1980年代以降、続々と退役したM274が民間に払い下げられるようになると、予想外の存在として人々にウケたそうです。というのも、その面白いルックスはもちろん、軽快な車両ゆえ、ハンティングやフィッシングといったアウトドアスポーツを趣味としていたコアなマニアが、荒野での移動手段としてM274を活用するようになったのだとか。YouTubeで漁ってみたら、楽しそうにM274を走らせている人の姿を発見しました。日本では耳にしたことはありませんが、ハードコアなオーナーズクラブがありそうです。

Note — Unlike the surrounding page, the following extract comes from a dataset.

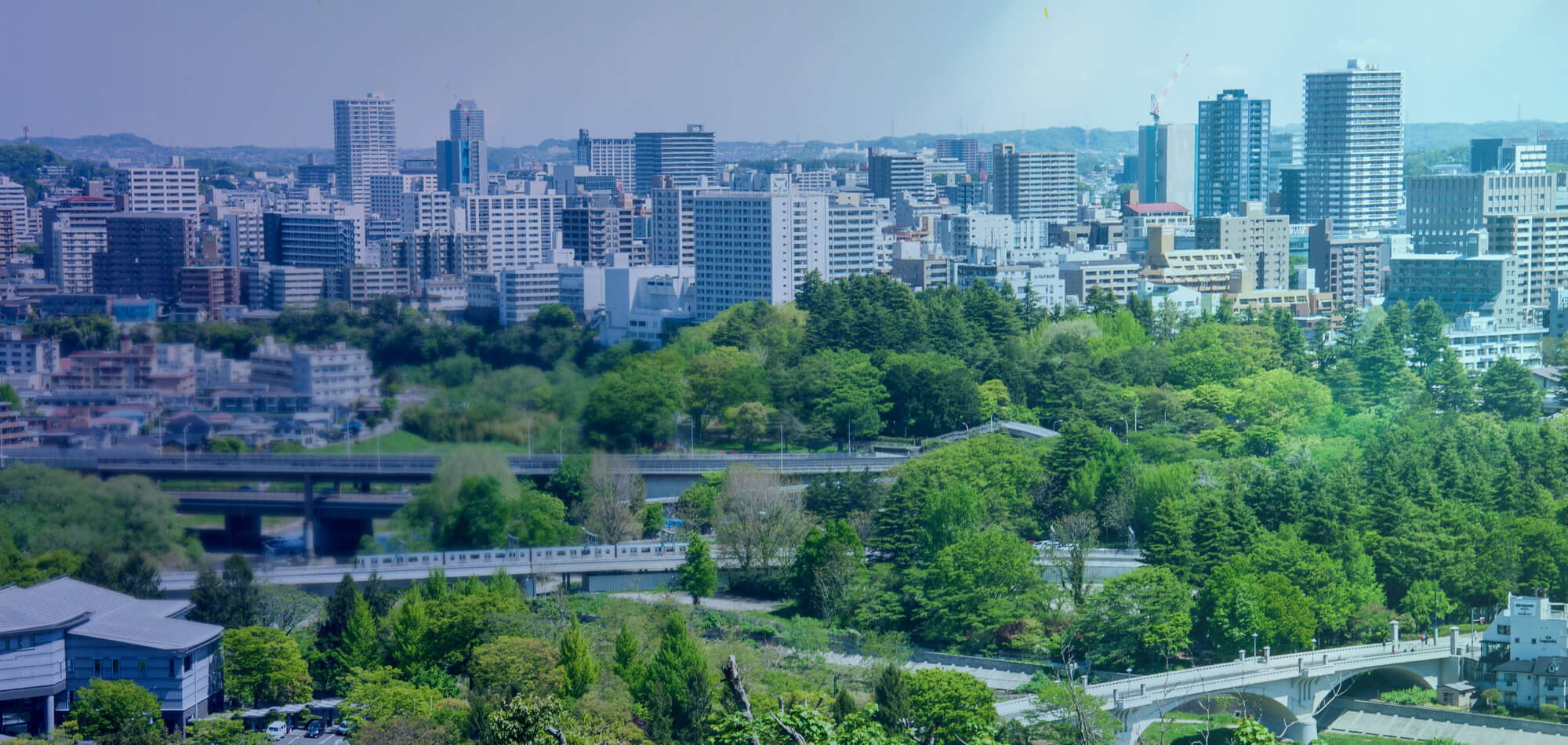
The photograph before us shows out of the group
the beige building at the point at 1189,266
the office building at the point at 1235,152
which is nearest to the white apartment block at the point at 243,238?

今回出品されていたのは、2010年にウィスコンシン州のオークションで落札されたチェット・クラウス氏の有名なコレクションだったもの。クラウス氏はアメリカ軍で使用されたジープのコレクターとして名を馳せた人物です。2017年にジープ専門店「Indian Cars」でメカニカルオーバーホールが実施された個体で、走りは良好だとオークションの出品案内ではうたわれていました。
予想落札価格は8000~1万4000ユーロといわわれていた中、1万6688ユーロ(約236万円)で落札されたことからも人気の高さが伺えます。昨今のクラシックカーのように手が届かないほど高嶺の花じゃないところは好感が持てますね。